Return every line of the listing below that contains the string "seen", matching case exactly.
------------------------------------------------------------------------
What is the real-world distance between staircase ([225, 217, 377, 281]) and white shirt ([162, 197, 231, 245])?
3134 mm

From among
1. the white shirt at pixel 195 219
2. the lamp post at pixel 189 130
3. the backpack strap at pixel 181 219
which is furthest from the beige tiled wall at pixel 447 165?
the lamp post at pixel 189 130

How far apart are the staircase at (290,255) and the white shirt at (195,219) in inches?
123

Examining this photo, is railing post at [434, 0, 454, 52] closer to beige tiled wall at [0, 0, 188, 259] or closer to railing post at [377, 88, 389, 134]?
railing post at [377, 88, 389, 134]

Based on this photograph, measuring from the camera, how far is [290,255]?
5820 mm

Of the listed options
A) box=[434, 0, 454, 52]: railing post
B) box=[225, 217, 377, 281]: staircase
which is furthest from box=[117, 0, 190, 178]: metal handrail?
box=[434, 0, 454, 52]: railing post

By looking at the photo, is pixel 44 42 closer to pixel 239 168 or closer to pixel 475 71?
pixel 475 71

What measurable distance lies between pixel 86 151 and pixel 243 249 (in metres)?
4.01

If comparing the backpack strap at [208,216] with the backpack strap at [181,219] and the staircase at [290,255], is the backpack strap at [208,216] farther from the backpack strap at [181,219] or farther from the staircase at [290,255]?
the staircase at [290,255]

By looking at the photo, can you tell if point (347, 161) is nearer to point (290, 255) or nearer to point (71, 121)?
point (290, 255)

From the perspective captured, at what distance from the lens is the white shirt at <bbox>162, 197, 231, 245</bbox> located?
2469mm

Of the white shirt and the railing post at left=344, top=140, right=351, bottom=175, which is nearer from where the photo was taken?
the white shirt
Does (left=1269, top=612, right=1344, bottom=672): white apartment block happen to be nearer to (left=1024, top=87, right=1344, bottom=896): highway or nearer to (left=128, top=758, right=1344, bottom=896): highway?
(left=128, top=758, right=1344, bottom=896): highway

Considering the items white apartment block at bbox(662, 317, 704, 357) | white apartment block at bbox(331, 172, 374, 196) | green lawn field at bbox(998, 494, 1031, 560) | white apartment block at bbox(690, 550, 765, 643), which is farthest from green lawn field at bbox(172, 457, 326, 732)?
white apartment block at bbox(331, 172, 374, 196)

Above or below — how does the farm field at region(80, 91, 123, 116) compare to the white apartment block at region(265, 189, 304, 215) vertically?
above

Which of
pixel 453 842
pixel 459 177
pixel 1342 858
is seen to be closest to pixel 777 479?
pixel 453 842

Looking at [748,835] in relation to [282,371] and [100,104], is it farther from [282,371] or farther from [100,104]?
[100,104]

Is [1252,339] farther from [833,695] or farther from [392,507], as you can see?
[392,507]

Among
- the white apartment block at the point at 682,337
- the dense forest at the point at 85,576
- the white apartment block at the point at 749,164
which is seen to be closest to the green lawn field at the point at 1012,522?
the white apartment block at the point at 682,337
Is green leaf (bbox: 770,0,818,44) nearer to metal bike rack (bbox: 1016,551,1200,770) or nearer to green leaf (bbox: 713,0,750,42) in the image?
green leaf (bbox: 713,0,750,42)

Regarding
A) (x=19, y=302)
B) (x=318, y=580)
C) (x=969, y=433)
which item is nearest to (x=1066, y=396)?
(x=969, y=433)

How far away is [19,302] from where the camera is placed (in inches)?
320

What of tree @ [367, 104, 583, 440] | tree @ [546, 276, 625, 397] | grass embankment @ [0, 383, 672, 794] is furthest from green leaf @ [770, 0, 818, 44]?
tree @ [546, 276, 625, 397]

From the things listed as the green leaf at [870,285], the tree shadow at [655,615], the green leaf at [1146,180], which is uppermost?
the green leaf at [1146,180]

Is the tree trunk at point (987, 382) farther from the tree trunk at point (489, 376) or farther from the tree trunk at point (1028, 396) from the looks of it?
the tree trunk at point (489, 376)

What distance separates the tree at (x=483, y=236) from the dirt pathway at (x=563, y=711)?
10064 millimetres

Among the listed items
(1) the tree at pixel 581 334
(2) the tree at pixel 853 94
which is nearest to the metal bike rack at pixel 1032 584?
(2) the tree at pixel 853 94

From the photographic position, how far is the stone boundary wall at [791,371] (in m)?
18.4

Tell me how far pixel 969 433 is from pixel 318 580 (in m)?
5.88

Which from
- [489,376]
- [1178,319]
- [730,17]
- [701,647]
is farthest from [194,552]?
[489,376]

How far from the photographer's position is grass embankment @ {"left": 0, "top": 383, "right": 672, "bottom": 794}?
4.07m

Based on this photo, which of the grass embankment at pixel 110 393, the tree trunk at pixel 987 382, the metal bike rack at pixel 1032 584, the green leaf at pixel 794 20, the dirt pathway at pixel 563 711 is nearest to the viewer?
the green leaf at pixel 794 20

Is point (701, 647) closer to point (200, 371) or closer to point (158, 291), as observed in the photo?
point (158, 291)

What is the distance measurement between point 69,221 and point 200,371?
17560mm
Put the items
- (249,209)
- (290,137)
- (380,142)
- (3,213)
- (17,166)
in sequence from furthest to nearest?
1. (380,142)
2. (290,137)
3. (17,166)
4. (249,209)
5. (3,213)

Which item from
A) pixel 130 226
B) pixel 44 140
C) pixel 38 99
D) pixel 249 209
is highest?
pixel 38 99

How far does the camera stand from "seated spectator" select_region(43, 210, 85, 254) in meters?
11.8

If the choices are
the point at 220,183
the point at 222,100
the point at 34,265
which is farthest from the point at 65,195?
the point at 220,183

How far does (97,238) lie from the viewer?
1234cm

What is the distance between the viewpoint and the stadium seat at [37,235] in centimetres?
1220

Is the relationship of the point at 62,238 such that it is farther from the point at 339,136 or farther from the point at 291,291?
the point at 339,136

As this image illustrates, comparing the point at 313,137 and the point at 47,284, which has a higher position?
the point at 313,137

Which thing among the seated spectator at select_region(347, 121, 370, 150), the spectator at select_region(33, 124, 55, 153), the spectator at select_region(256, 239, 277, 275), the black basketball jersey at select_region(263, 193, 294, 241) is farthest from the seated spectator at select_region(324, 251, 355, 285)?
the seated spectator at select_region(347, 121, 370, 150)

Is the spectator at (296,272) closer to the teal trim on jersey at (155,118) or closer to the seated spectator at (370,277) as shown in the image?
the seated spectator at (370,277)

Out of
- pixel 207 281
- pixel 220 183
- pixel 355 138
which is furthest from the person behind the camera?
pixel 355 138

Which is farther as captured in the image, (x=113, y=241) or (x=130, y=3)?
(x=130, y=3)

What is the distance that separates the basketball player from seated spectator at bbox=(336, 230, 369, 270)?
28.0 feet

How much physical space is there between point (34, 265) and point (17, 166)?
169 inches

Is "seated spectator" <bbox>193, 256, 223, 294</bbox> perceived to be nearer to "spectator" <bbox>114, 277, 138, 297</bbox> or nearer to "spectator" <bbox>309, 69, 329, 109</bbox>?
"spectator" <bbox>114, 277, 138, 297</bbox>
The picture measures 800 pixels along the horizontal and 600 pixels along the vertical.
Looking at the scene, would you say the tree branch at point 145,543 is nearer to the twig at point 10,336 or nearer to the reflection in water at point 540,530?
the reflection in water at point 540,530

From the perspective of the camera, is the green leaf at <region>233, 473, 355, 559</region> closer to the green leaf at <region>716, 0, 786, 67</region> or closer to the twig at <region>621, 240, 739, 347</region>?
------------------------------------------------------------------------
* **THE OUTPUT**
is seen to be closest to pixel 777 479?
which is seen to be closest to the green lawn field at the point at 1012,522?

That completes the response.